The present invention generally relates to a vacuum contactor. Preferably, it relates to one including a contactor housing, a drive coil, an armature, an operating element and at least one vacuum contact. Even more preferably, the drive coil deflects the armature from an armature rest position to an armature operating position when a pull-in current is applied. The deflection of the armature then causes the operating element to be deflected from an element rest position to an element operating position. Finally, the deflection of the operating element results in closing of the at least one vacuum contact.
CH-A-169 467 discloses a vacuum contactor having a contactor housing, a drive coil, an armature, an operating element and at least one vacuum contact:
with the drive coil deflecting the armature from an armature rest position to an armature operating position when a pull-in current is applied,
with the deflection of the armature causing the operating element to be deflected from an element rest position to an element operating position,
with the deflection of the operating element resulting in opening of the at least one vacuum contact,
with, when the armature is deflected from the armature rest position to the armature operating position, the armature first of all passing through an initial movement distance, and then passing through a driving movement distance, and
with the operating element being deflected by the armature only while the latter is passing through the driving movement distance
GB 1 432 372 A discloses an air contactor having a contactor housing a drive coil, an armature, an operating element and at least one contact
with the drive coil deflecting the armature from an armature rest position to an armature operating position when a pull-in current is applied.
with the deflection of the armature causing the operating element to be deflected from an element rest position to an element operating position.
with the deflection of the operating element resulting in closing of the at least one contact,
with, when the armature is deflected from the armature rest position to the armature operating position, the armature first of all passing through an initial movement distance, followed by a driving movement distance, and
with the operating element being deflected by the armature only while the latter is passing through the driving movement distance.
In contactors, the armature and the operating element, together with the armature, are generally deflected against a spring force when the pull-in current is applied to the drive coil. The spring force thus acts in the direction of the armature rest position and of the element rest position. This spring force must be overcome by the pull-in force which the drive coil exerts on the armature as a result of the pull-in current. The pull-in force is dependent on the pull-in current, which is in turn dependent on the supply voltage that is supplied to the drive coil.

§ **PROVIDED INFORMATION**
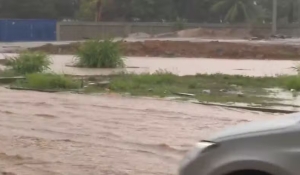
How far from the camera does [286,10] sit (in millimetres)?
100438

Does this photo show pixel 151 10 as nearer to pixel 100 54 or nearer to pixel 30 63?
pixel 100 54

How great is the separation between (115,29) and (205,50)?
36746mm

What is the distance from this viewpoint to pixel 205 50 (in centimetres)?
4797

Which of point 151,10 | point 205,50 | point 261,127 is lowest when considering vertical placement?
point 261,127

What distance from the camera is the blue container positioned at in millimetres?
72625

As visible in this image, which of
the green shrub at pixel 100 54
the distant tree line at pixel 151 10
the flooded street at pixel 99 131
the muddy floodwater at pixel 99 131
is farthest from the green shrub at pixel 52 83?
the distant tree line at pixel 151 10

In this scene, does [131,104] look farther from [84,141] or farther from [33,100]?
[84,141]

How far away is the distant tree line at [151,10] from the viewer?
91000 mm

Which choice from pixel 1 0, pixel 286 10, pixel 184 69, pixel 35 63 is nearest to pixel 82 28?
pixel 1 0

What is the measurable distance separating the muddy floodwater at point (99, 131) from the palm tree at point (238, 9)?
2816 inches

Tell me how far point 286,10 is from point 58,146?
91498mm

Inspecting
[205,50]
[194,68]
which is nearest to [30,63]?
[194,68]

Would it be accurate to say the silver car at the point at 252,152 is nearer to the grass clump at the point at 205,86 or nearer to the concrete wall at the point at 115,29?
the grass clump at the point at 205,86

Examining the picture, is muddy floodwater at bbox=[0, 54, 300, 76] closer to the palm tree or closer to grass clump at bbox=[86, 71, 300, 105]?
grass clump at bbox=[86, 71, 300, 105]
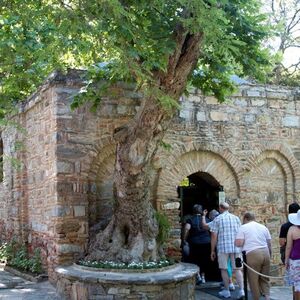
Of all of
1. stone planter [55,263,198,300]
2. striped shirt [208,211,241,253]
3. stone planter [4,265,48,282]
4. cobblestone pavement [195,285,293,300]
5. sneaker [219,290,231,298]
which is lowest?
cobblestone pavement [195,285,293,300]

§ **LIST OF TASKS**
1 – In the contactor text, what does the pull-in current depend on?
2 – Give the listing from the line that contains "What is the measurable" through the end of the listing as a Markdown table with the columns n (a row number) and Line, skipping blank lines and leaving out the pictures.

§ **RESULTS BY TASK**
1 – The supply voltage supplied to the drive coil.

2 –
| n | Line |
|---|---|
| 1 | What is the measurable distance separating the muddy floodwater at point (99, 131) from the palm tree at point (238, 9)? |
| 2 | 2816 inches |
| 3 | Tell me how far point 286,10 is from point 58,146? |
| 4 | 91498mm |
| 5 | Inspecting |
| 6 | [205,50] |
| 7 | [194,68] |
| 8 | which is nearest to [30,63]? |
| 9 | [194,68] |
| 10 | Would it be accurate to say the silver car at the point at 252,152 is nearer to the grass clump at the point at 205,86 or nearer to the concrete wall at the point at 115,29? |
| 11 | the grass clump at the point at 205,86 |
| 12 | Examining the picture, is muddy floodwater at bbox=[0, 54, 300, 76] closer to the palm tree or closer to grass clump at bbox=[86, 71, 300, 105]? |
| 13 | grass clump at bbox=[86, 71, 300, 105] |
| 14 | Of all of |
| 15 | 1. stone planter [55,263,198,300] |
| 16 | 2. striped shirt [208,211,241,253] |
| 17 | 3. stone planter [4,265,48,282] |
| 18 | 4. cobblestone pavement [195,285,293,300] |
| 19 | 5. sneaker [219,290,231,298] |
| 20 | which is lowest? |
| 21 | cobblestone pavement [195,285,293,300] |